16. Mempersiapkan operasi
Pastikan semua kebutuhan bisnis Anda dapat dipenuhi oleh alat atau mesin pendukung operasional. Anda dapat mempersiapkannya dengan membeli atau menyewa. Tergantung jumlah modal yang sudah ada.
17. Pilih SDM yang tepat
Sumber daya manusia adalah salah satu faktor penting apakah bisnis Anda dapat bertahan atau tidak. Karena Anda tidak bisa mengatur semuanya sendirian. Pastikan SDM yang Anda pekerjakan membawa manfaat bukan kerugian.
18. Pahami kompetisinya
Dunia bisnis adalah dunia yang penuh dengan persaingan.

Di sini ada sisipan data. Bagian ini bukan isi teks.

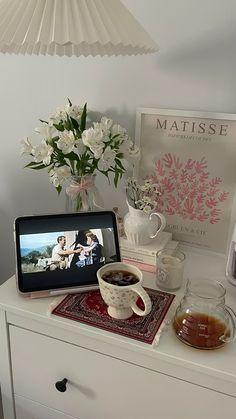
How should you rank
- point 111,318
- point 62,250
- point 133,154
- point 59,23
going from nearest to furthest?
point 59,23
point 111,318
point 62,250
point 133,154

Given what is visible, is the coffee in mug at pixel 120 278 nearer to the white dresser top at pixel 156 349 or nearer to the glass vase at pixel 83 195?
the white dresser top at pixel 156 349

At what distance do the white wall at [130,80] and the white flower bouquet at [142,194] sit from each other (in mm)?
153

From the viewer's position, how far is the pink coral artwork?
109 centimetres

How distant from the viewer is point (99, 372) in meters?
0.86

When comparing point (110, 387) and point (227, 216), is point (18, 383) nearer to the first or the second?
point (110, 387)

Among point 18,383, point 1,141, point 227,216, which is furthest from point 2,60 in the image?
point 18,383

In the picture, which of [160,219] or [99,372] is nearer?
[99,372]

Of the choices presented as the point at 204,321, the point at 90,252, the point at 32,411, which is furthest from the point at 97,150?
the point at 32,411

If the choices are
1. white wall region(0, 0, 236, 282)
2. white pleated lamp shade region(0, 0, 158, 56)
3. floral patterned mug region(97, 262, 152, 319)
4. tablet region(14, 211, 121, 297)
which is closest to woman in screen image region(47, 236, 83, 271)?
tablet region(14, 211, 121, 297)

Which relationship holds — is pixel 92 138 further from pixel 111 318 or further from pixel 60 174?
pixel 111 318

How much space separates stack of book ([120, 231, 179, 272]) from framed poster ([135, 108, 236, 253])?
5.0 inches

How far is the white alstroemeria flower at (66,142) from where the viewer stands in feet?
3.19

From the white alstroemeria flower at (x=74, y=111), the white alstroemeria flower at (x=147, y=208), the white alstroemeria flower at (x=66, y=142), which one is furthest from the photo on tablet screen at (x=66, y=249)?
the white alstroemeria flower at (x=74, y=111)

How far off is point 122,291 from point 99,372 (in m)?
0.20
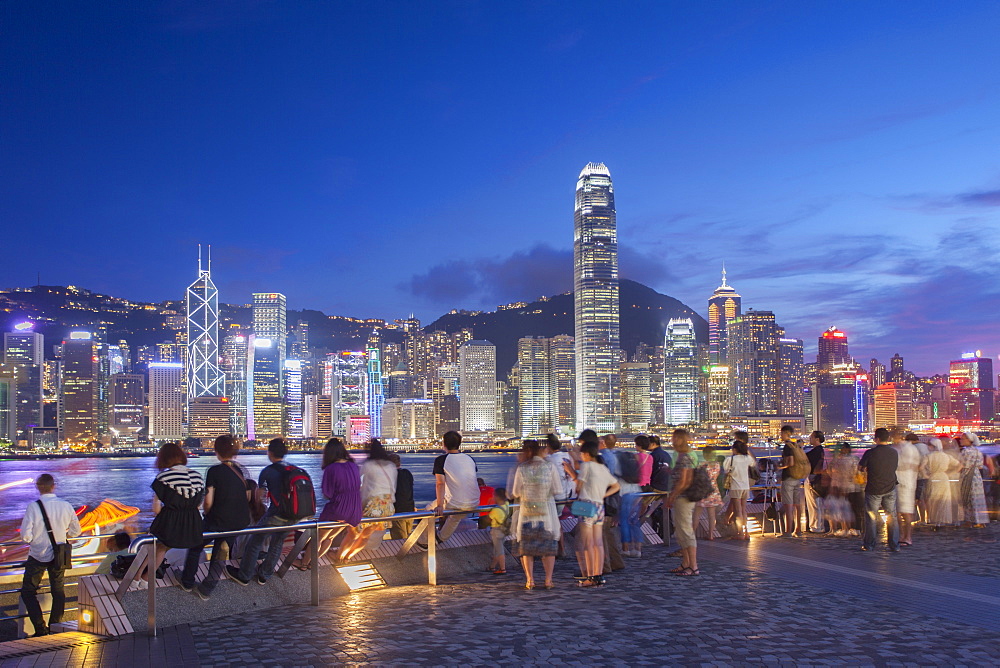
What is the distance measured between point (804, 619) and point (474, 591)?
333 cm

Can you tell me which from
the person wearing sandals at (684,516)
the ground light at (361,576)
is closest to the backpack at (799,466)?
the person wearing sandals at (684,516)

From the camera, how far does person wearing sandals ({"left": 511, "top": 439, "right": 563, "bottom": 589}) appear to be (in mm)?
9016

Untuk memenangkan persaingan, cara terbaik adalah belajar dan belajar dari pesaing Anda. Jangan malu mengakui keunggulan pesaing Anda, tetapi juga tidak mau kalah. Belajar dari keunggulan pesaing Anda, bereaksi positif dan cari cara bagaimana Anda bisa maju.
19. Mental Baja
Suatu saat pasti bisnis Anda akan mengalami kemunduran, bahkan tidak jarang bangkrut. Jika Anda dihadapkan pada kondisi ini, jangan putuskan untuk berhenti. Karena yang sudah dimulai sayang sekali jika tidak selesai. Semua yang Anda butuhkan ada di tangan, pengalaman. Jadikan pengalaman sebagai modal berharga agar nantinya kesuksesan bisa Anda raih.
20. Aksi
Hal terpenting dalam membangun bisnis adalah "memulai". Memang tidak mudah, tetapi langkah pertama sangat diperlukan. Sukses tidak jatuh dari langit, tidak datang sendiri. Kesuksesan diperoleh melalui perjalanan dan usaha yang tak kenal lelah. Jadi mulailah mengambil langkah pertama Anda menuju kesuksesan.